Not to kick a dead horse, but what the heck is going on? Is Intel's top management actually saying we have missed the boat so badly with mobile computing, we are going to have to buy our way in - and hope that we make it?
If so, the odds aren't with them. According to Harvard professor Dr. John Kotter, 70% of all major change efforts in large organizations fail - and the key determining factor is leadership. Krzanich became Intel's CEO in May of last year, on the heels of an IDC report showing a 142.4% year-over-year growth rate for the tablet market. With the report came news that PC shipments had not only stalled, but had declined 11% from previous years. Krzanich is an insider, having joined Intel straight out of college. He's known for his loyalty to the old guard, not for his ability to successfully react to innovation. He doesn't sound to me like a good bet.
Intel's History of Success
At the end of the day, corporations exist to make money.
Some observers believe the "contra revenue" idea is a good one, and there are parallels in other companies. Dell (NASDAQ:DELL) did something like this recently, sacrificing margin and bottom line for market share. Intel has also tried something like the contra-revenue plan before. In 2011, Intel created the $300 million Ultrabook Fund to seed the Ultrabook market. That program ended two years later, when Intel officially labeled it a failure.
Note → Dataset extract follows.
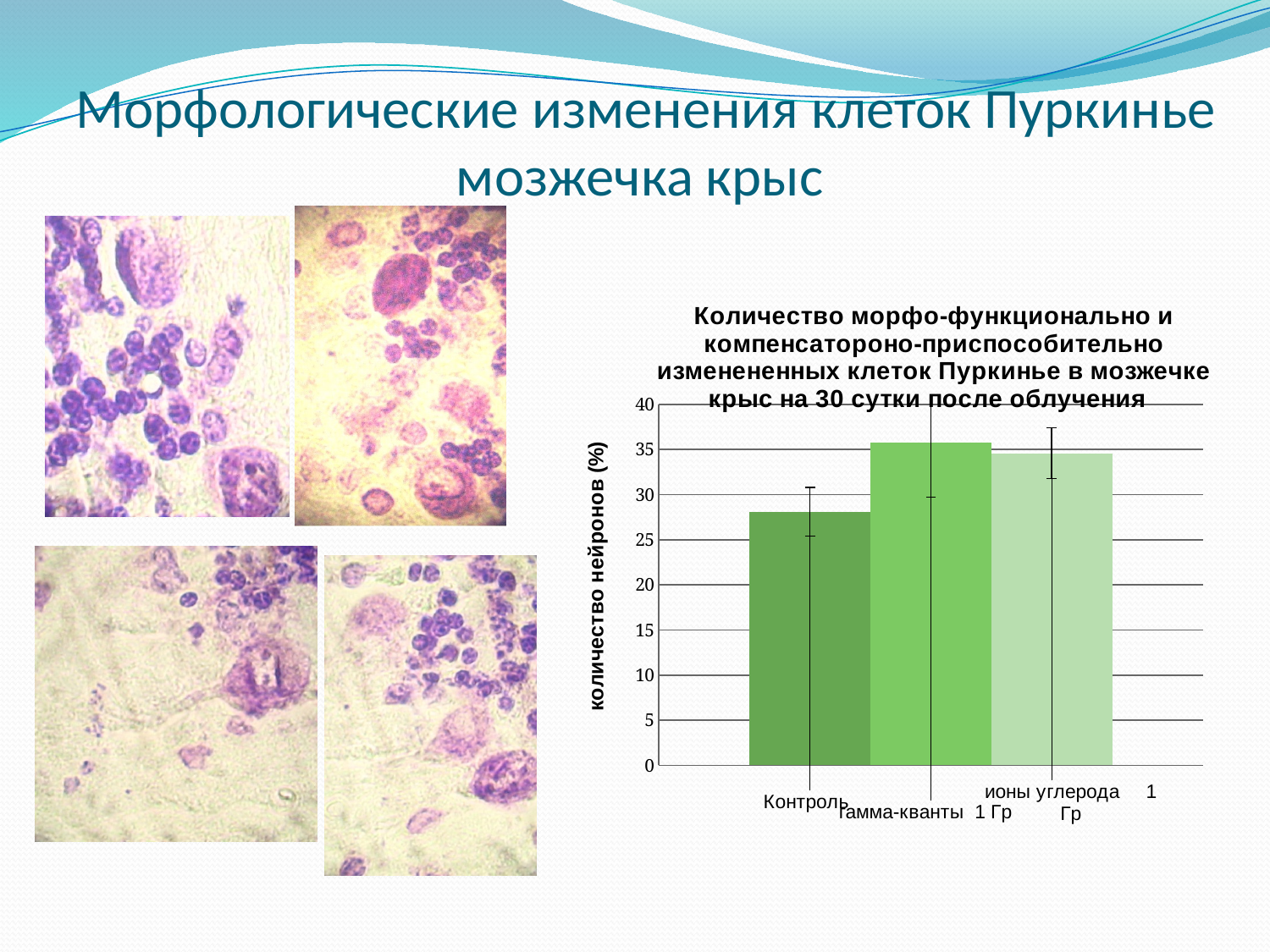
Which is larger, the value for Контроль or the value for Гамма-кванты 1 Гр? Гамма-кванты 1 Гр What kind of chart is shown on the slide? bar chart How many categories (bars) are plotted in the chart? 3 Is the value for ионы углерода 1 Гр greater or less than 30? greater What is the label of the vertical axis of the chart? количество нейронов (%) Is the value for Контроль greater or less than 25? greater Is the value for Гамма-кванты 1 Гр greater or less than 40? less What is the highest tick value shown on the vertical axis of the chart? 40 Which category has the lowest value in the chart? Контроль Which is larger, the value for Контроль or the value for ионы углерода 1 Гр? ионы углерода 1 Гр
Intel has a long history of success, but that success is based on the same reason all super-successful organizations succeed. These companies are designed to do something very well. Namely, what they are already doing.
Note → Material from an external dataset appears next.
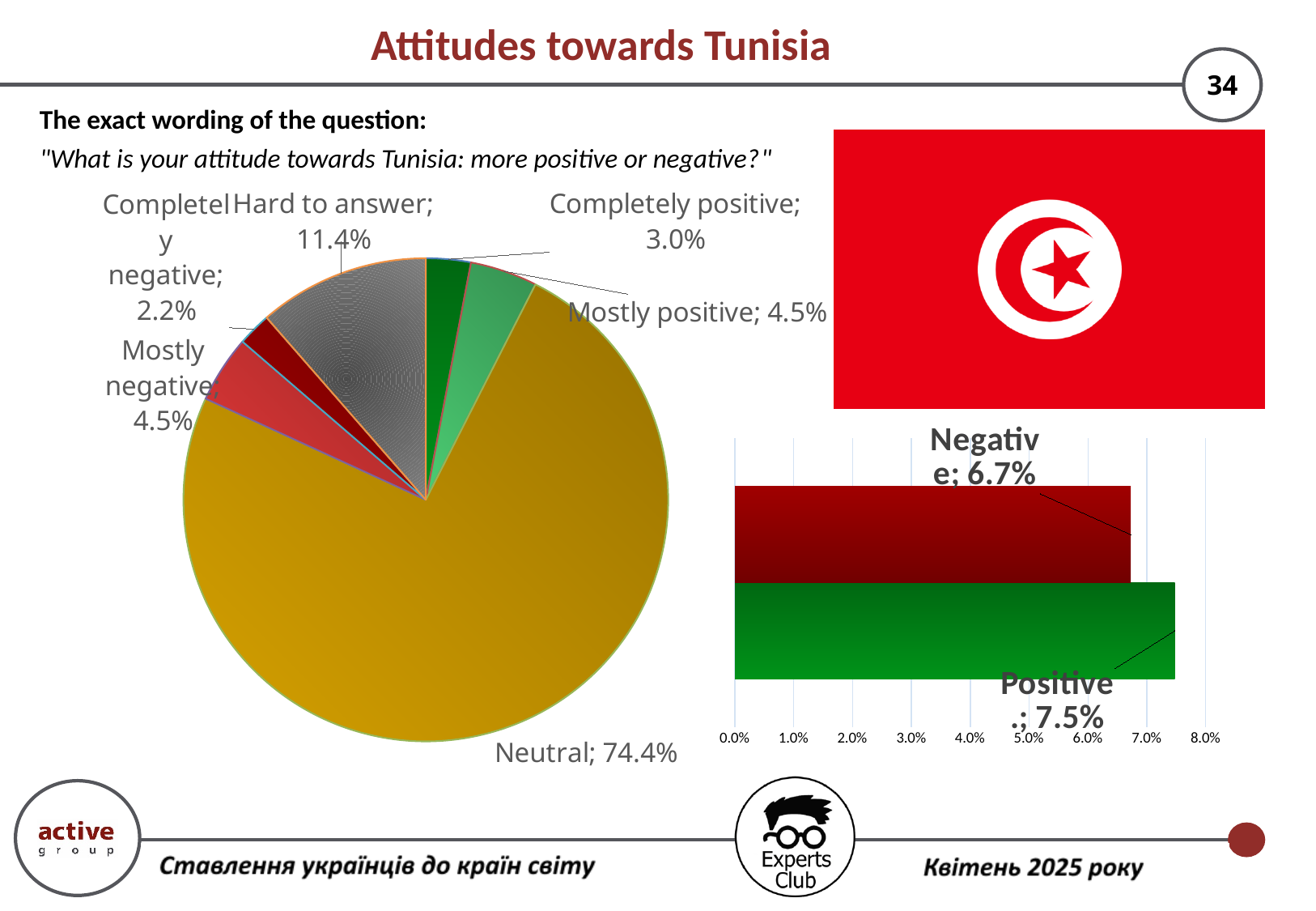
How many categories does the pie chart show? 6 In the pie chart, what share of respondents answered "Hard to answer"? 11.4% In the pie chart, which is larger: "Completely positive" or "Completely negative"? Completely positive In the pie chart, what is the difference between "Hard to answer" and "Completely positive"? 8.4% In the pie chart, what is the value for "Completely positive"? 3.0% What kind of chart is shown on the right side of the slide below the flag? Bar chart In the pie chart, which category has the smallest share? Completely negative In the bar chart on the right, what is the difference between "Positive" and "Negative"? 0.8% In the pie chart, what share of respondents answered "Neutral"? 74.4% In the pie chart, what is the value for "Completely negative"? 2.2% In the bar chart on the right, what is the value for "Positive"? 7.5% In the pie chart, which category has the largest share? Neutral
Remember the demise of Kodak? The stunning collapse of that legendary company left many scratching its heads. Although Kodak defined itself as being in the imaging business, it was so deeply entrenched in wet chemistry technology it was unable to move to the digital technology.
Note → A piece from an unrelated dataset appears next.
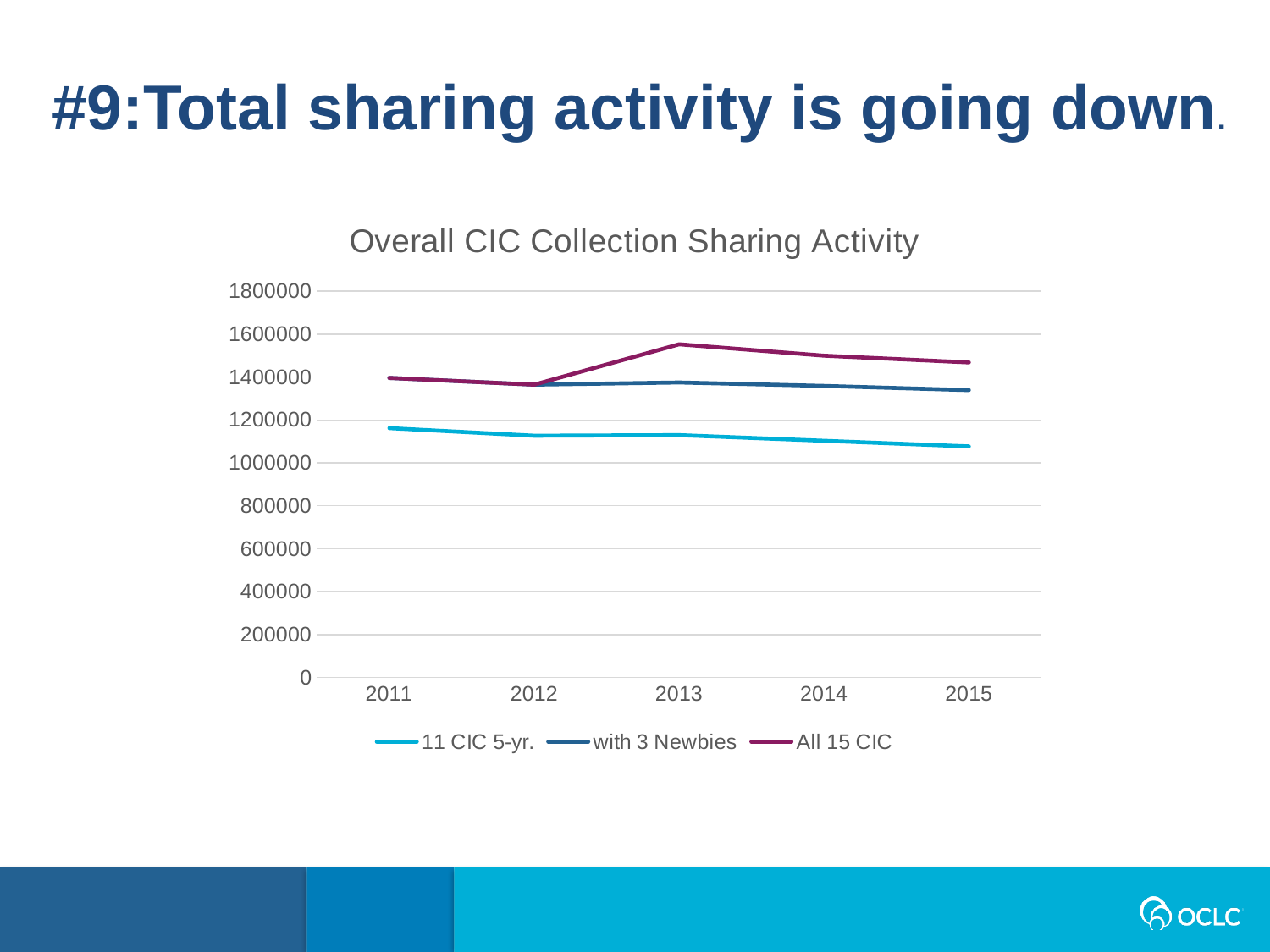
In 2015, which is larger: All 15 CIC or 11 CIC 5-yr.? All 15 CIC Does the 11 CIC 5-yr. series rise or fall from 2011 to 2015? Fall Is the value for 11 CIC 5-yr. in 2011 greater or less than 1200000? less What is the title of the chart? Overall CIC Collection Sharing Activity What kind of chart is shown on the slide? Line chart Which series is plotted with the purple line? All 15 CIC How many series does the legend list? 3 Is the value for All 15 CIC in 2013 greater or less than 1400000? greater How many years are shown on the x axis? 5 Is the value for with 3 Newbies in 2015 greater or less than 1400000? less In which year does the All 15 CIC series reach its highest value? 2013 Which series has the lowest values across all years? 11 CIC 5-yr.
While Intel is certainly a long way from anything like the fate of Kodak, it does face the same factors that undermined Kodak's competitive edge. The relentless pursuit of incremental profit is the hallmark of all mature organizations. That pursuit drives them to achieve tiny wins by leveraging assets.
No company has ever been able to compete successfully when a disruptive innovation enters the market by asking: "How can we do what we're already doing, a tiny bit better and a tiny bit cheaper?"
An Unexpected Bright Spot
In Intel's earnings release, apart from the PC Client Group and Data Center Group, almost all business segments reported an operating loss for 2013. Intel's data center business grew 8 percent to $3 billion, which was impressive, but Wall Street had hoped for double digit growth.
Intel's chips for consumer desktops were the unexpected bright spot. Intel's performance in the PC client group business was more stable than expected, and in a disastrous PC market, nearly flat revenue has to be considered something of a win.
Krzanich cited growth coming from mature markets, such as the desktop, as well as gaming platforms and the introduction of the Haswell-based NUC. Some observers might believe that contradicts the obvious point that the PC market is on the wane. I hope they do. Belief in some kind of new trend of a successful PC might prop up Intel's stock, allowing investors time to see if the company can actually buy itself a profitable piece of the mobile market.
The other strategy is to stand clear and wait for Intel to prove itself again. There are plenty of compelling opportunities in technology companies where the path to long-term shareholder success is much clearer.